## WHAT THE TASK ASKS:
Reproduce, word for word, the stretch of the film review below from "VERDICT: Belgian filmmaker" through "dealing with abuse.".

** begin EXCERPT TO READ **

Julie Keeps Quiet

Julie zwijgt

Julie Keeps Quiet
© New Europe Film Sales

VERDICT: Belgian filmmaker Leonardo van Dijl makes a strong feature debut with sports drama 'Julie Keeps Quiet', which premiered in Cannes.

After three short films, Belgian director Leonardo van Dijl makes his feature debut with Julie Keeps Quiet, which premiered to great acclaim at Cannes’ Critics Week and received two prizes, including the Fondation Gan award which favors the winner’s distribution in France. Such an accolade is an early sign of the film’s potential with viewers, with cinephiles likely to be drawn to it partly because of its behind-the-scenes pedigree, with the Dardenne brothers serving as producers through their company Les Films du Fleuve. The arthouse crowd may also show interest in the blend of sports and a topical premise dealing with abuse.

Julie, played by newcomer Tessa Van den Broeck, is a Flemish teen with a knack for tennis: the star player of an elite French-speaking academy, she’s also the teacher’s pet when it comes to the head coach Jérémy (Laurent Caron, whose previous credits include three Dardenne films). Then, one day, tragedy strikes as it’s reported that one Aline, the academy’s former star, has taken her own life.

** end EXCERPT TO READ **
** begin DATA BLOCK **

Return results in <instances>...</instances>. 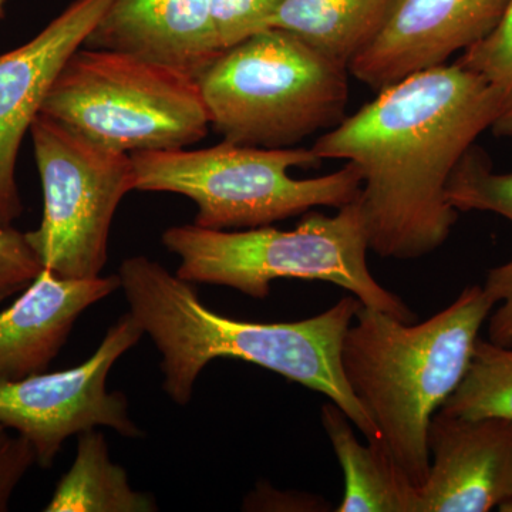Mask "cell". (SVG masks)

** end DATA BLOCK **

## IN RESPONSE:
VERDICT: Belgian filmmaker Leonardo van Dijl makes a strong feature debut with sports drama 'Julie Keeps Quiet', which premiered in Cannes.

After three short films, Belgian director Leonardo van Dijl makes his feature debut with Julie Keeps Quiet, which premiered to great acclaim at Cannes’ Critics Week and received two prizes, including the Fondation Gan award which favors the winner’s distribution in France. Such an accolade is an early sign of the film’s potential with viewers, with cinephiles likely to be drawn to it partly because of its behind-the-scenes pedigree, with the Dardenne brothers serving as producers through their company Les Films du Fleuve. The arthouse crowd may also show interest in the blend of sports and a topical premise dealing with abuse.